## PROBLEM
Rewrite the data below as a JSON list of strings with one string per line, leaving out blank lines and the pictures.

## MATERIAL SHOWN
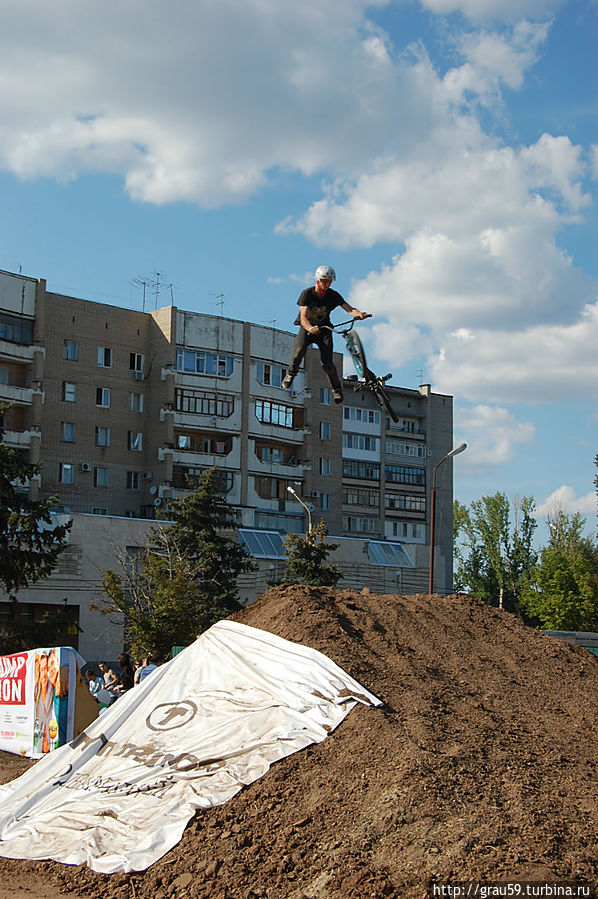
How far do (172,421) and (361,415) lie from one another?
20593mm

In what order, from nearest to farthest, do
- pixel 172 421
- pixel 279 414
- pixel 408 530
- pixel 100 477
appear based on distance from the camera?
pixel 100 477
pixel 172 421
pixel 279 414
pixel 408 530

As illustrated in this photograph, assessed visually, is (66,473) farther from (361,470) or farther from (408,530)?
(408,530)

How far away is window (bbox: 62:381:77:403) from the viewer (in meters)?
53.2

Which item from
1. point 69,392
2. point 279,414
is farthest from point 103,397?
point 279,414

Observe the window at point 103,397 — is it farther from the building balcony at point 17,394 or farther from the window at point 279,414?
the window at point 279,414

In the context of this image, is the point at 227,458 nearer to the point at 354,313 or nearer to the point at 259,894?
the point at 354,313

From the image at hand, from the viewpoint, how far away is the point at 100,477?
54219mm

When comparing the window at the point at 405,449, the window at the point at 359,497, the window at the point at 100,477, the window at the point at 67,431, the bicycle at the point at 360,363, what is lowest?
the bicycle at the point at 360,363

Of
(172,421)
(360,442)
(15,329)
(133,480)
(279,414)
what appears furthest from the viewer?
(360,442)

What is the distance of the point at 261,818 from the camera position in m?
9.70

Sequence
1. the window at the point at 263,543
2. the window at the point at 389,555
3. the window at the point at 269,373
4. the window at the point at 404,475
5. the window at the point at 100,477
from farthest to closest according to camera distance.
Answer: the window at the point at 404,475
the window at the point at 269,373
the window at the point at 389,555
the window at the point at 100,477
the window at the point at 263,543

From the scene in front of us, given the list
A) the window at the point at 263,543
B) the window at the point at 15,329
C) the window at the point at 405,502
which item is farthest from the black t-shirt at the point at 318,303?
the window at the point at 405,502

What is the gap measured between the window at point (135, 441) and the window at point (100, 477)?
2319mm

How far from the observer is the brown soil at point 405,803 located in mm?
8320
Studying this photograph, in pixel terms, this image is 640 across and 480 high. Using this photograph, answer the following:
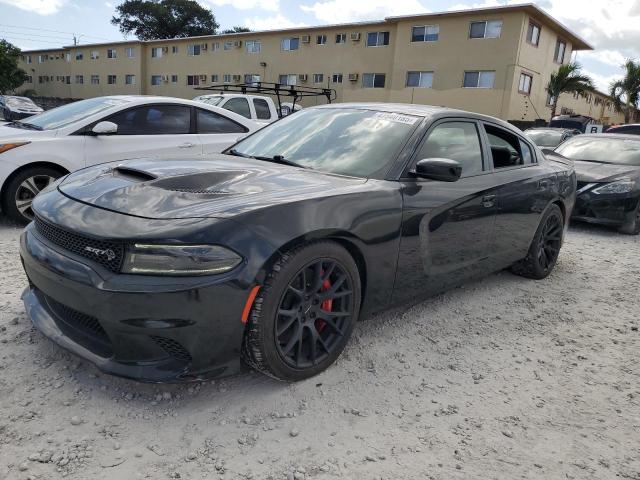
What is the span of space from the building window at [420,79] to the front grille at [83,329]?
26391 mm

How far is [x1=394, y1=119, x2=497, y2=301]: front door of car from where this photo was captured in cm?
304

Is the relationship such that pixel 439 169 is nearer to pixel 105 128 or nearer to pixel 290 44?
pixel 105 128

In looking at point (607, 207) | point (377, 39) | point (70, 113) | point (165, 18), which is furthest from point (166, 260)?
point (165, 18)

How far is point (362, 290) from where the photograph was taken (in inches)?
113

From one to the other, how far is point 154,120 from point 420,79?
23.2 meters

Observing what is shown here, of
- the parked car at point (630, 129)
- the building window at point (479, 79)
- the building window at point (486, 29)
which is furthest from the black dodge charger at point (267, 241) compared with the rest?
the building window at point (486, 29)

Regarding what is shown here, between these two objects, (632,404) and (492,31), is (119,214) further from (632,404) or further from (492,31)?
(492,31)

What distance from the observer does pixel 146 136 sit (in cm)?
599

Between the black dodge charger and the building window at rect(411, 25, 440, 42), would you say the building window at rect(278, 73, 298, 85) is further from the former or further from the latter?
the black dodge charger

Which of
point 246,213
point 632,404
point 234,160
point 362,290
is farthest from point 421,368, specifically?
point 234,160

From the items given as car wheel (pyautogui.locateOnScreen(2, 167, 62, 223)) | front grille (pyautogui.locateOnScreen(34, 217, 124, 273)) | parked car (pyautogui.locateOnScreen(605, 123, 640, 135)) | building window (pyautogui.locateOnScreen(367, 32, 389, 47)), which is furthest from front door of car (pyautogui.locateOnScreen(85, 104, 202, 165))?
building window (pyautogui.locateOnScreen(367, 32, 389, 47))

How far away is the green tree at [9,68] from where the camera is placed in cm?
4591

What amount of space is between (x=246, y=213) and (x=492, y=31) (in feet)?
84.3

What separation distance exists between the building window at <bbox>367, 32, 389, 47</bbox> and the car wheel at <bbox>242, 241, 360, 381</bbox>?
28165 mm
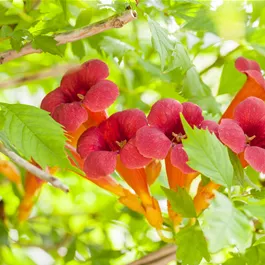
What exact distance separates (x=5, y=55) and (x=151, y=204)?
0.98 feet

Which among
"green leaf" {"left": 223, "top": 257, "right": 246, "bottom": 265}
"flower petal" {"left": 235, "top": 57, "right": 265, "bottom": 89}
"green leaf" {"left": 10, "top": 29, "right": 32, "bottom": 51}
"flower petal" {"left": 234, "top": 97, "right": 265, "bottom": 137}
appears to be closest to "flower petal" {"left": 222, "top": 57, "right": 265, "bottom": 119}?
"flower petal" {"left": 235, "top": 57, "right": 265, "bottom": 89}

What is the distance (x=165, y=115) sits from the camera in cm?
83

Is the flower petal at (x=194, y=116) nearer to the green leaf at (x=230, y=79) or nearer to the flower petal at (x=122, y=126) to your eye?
the flower petal at (x=122, y=126)

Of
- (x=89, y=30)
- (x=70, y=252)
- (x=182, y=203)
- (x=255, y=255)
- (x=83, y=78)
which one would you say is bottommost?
(x=70, y=252)

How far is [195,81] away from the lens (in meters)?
1.07

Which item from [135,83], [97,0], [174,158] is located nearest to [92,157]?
[174,158]

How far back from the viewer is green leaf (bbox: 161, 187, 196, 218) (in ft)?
2.65

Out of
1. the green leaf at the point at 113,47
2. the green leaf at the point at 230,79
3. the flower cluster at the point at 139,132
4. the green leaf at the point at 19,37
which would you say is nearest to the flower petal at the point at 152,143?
the flower cluster at the point at 139,132

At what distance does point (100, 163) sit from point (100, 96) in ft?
0.36

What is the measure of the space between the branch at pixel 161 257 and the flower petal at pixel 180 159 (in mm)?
211

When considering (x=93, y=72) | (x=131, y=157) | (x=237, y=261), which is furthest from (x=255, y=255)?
(x=93, y=72)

## FINAL ANSWER
[
  "How far do (172,421) and (361,415) lie from one another?",
  "20593mm",
  "In what order, from nearest to farthest, do",
  "- pixel 172 421",
  "- pixel 279 414",
  "- pixel 408 530",
  "- pixel 100 477",
  "appear based on distance from the camera?",
  "pixel 100 477",
  "pixel 172 421",
  "pixel 279 414",
  "pixel 408 530",
  "As illustrated in this photograph, assessed visually, is (66,473) farther from (361,470) or farther from (408,530)?",
  "(408,530)",
  "How far away is window (bbox: 62:381:77:403) from the viewer (in meters)?",
  "53.2",
  "Which item from",
  "1. point 69,392",
  "2. point 279,414",
  "is farthest from point 103,397?",
  "point 279,414",
  "Observe the window at point 103,397 — is it farther from the building balcony at point 17,394 or farther from the window at point 279,414?",
  "the window at point 279,414",
  "In the context of this image, is the point at 227,458 nearer to the point at 354,313 or nearer to the point at 259,894?",
  "the point at 354,313",
  "From the image at hand, from the viewpoint, how far away is the point at 100,477?",
  "54219mm",
  "When comparing the window at the point at 405,449, the window at the point at 359,497, the window at the point at 100,477, the window at the point at 67,431, the bicycle at the point at 360,363, what is lowest?",
  "the bicycle at the point at 360,363",
  "Of",
  "(172,421)",
  "(360,442)",
  "(15,329)",
  "(133,480)",
  "(279,414)",
  "what appears furthest from the viewer?",
  "(360,442)",
  "What is the distance of the point at 261,818 from the camera position in m?",
  "9.70",
  "Sequence",
  "1. the window at the point at 263,543",
  "2. the window at the point at 389,555",
  "3. the window at the point at 269,373",
  "4. the window at the point at 404,475",
  "5. the window at the point at 100,477",
  "from farthest to closest according to camera distance.",
  "Answer: the window at the point at 404,475",
  "the window at the point at 269,373",
  "the window at the point at 389,555",
  "the window at the point at 100,477",
  "the window at the point at 263,543",
  "From the scene in front of us, given the list",
  "A) the window at the point at 263,543",
  "B) the window at the point at 15,329",
  "C) the window at the point at 405,502",
  "which item is farthest from the black t-shirt at the point at 318,303?",
  "the window at the point at 405,502",
  "What is the gap measured between the window at point (135, 441) and the window at point (100, 477)?",
  "2319mm",
  "How far from the observer is the brown soil at point 405,803 located in mm?",
  "8320",
  "Studying this photograph, in pixel terms, this image is 640 across and 480 high. Using this photograph, answer the following:",
  "What is the span of space from the building window at [420,79] to the front grille at [83,329]?",
  "26391 mm",
  "How far is [x1=394, y1=119, x2=497, y2=301]: front door of car from where this photo was captured in cm?",
  "304",
  "Is the relationship such that pixel 439 169 is nearer to pixel 105 128 or nearer to pixel 290 44?",
  "pixel 105 128",
  "In looking at point (607, 207) | point (377, 39) | point (70, 113) | point (165, 18), which is furthest from point (166, 260)?",
  "point (165, 18)",
  "How far is point (362, 290) from where the photograph was taken (in inches)?",
  "113",
  "From one to the other, how far is point 154,120 from point 420,79?",
  "23.2 meters",
  "Observing what is shown here, of",
  "- the parked car at point (630, 129)",
  "- the building window at point (479, 79)",
  "- the building window at point (486, 29)",
  "which is furthest from the black dodge charger at point (267, 241) compared with the rest?",
  "the building window at point (486, 29)",
  "Regarding what is shown here, between these two objects, (632,404) and (492,31), is (119,214) further from (632,404) or further from (492,31)?",
  "(492,31)",
  "What distance from the observer does pixel 146 136 sit (in cm)?",
  "599",
  "Between the black dodge charger and the building window at rect(411, 25, 440, 42), would you say the building window at rect(278, 73, 298, 85) is further from the former or further from the latter?",
  "the black dodge charger",
  "Which of",
  "point 246,213",
  "point 632,404",
  "point 234,160",
  "point 362,290",
  "is farthest from point 421,368, specifically?",
  "point 234,160",
  "From the items given as car wheel (pyautogui.locateOnScreen(2, 167, 62, 223)) | front grille (pyautogui.locateOnScreen(34, 217, 124, 273)) | parked car (pyautogui.locateOnScreen(605, 123, 640, 135)) | building window (pyautogui.locateOnScreen(367, 32, 389, 47)), which is furthest from front door of car (pyautogui.locateOnScreen(85, 104, 202, 165))?",
  "building window (pyautogui.locateOnScreen(367, 32, 389, 47))",
  "How far away is the green tree at [9,68] from where the camera is placed in cm?",
  "4591",
  "What amount of space is between (x=246, y=213) and (x=492, y=31) (in feet)?",
  "84.3",
  "What separation distance exists between the building window at <bbox>367, 32, 389, 47</bbox> and the car wheel at <bbox>242, 241, 360, 381</bbox>?",
  "28165 mm",
  "What exact distance separates (x=5, y=55) and (x=151, y=204)?",
  "0.98 feet",
  "Which among",
  "\"green leaf\" {\"left\": 223, \"top\": 257, \"right\": 246, \"bottom\": 265}",
  "\"flower petal\" {\"left\": 235, \"top\": 57, \"right\": 265, \"bottom\": 89}",
  "\"green leaf\" {\"left\": 10, \"top\": 29, \"right\": 32, \"bottom\": 51}",
  "\"flower petal\" {\"left\": 234, \"top\": 97, \"right\": 265, \"bottom\": 137}",
  "appears to be closest to \"flower petal\" {\"left\": 222, \"top\": 57, \"right\": 265, \"bottom\": 119}?",
  "\"flower petal\" {\"left\": 235, \"top\": 57, \"right\": 265, \"bottom\": 89}",
  "What is the distance (x=165, y=115) sits from the camera in cm?",
  "83",
  "Is the flower petal at (x=194, y=116) nearer to the green leaf at (x=230, y=79) or nearer to the flower petal at (x=122, y=126) to your eye?",
  "the flower petal at (x=122, y=126)",
  "Of",
  "- (x=89, y=30)",
  "- (x=70, y=252)",
  "- (x=182, y=203)",
  "- (x=255, y=255)",
  "- (x=83, y=78)",
  "which one would you say is bottommost?",
  "(x=70, y=252)",
  "How far is [195,81] away from the lens (in meters)?",
  "1.07",
  "Which item from [135,83], [97,0], [174,158] is located nearest to [92,157]?",
  "[174,158]",
  "How far back from the viewer is green leaf (bbox: 161, 187, 196, 218) (in ft)?",
  "2.65",
  "Out of",
  "1. the green leaf at the point at 113,47",
  "2. the green leaf at the point at 230,79",
  "3. the flower cluster at the point at 139,132",
  "4. the green leaf at the point at 19,37",
  "which would you say is nearest to the flower petal at the point at 152,143?",
  "the flower cluster at the point at 139,132",
  "At what distance does point (100, 163) sit from point (100, 96) in ft?",
  "0.36",
  "What is the measure of the space between the branch at pixel 161 257 and the flower petal at pixel 180 159 (in mm)?",
  "211",
  "When considering (x=93, y=72) | (x=131, y=157) | (x=237, y=261), which is furthest from (x=255, y=255)?",
  "(x=93, y=72)"
]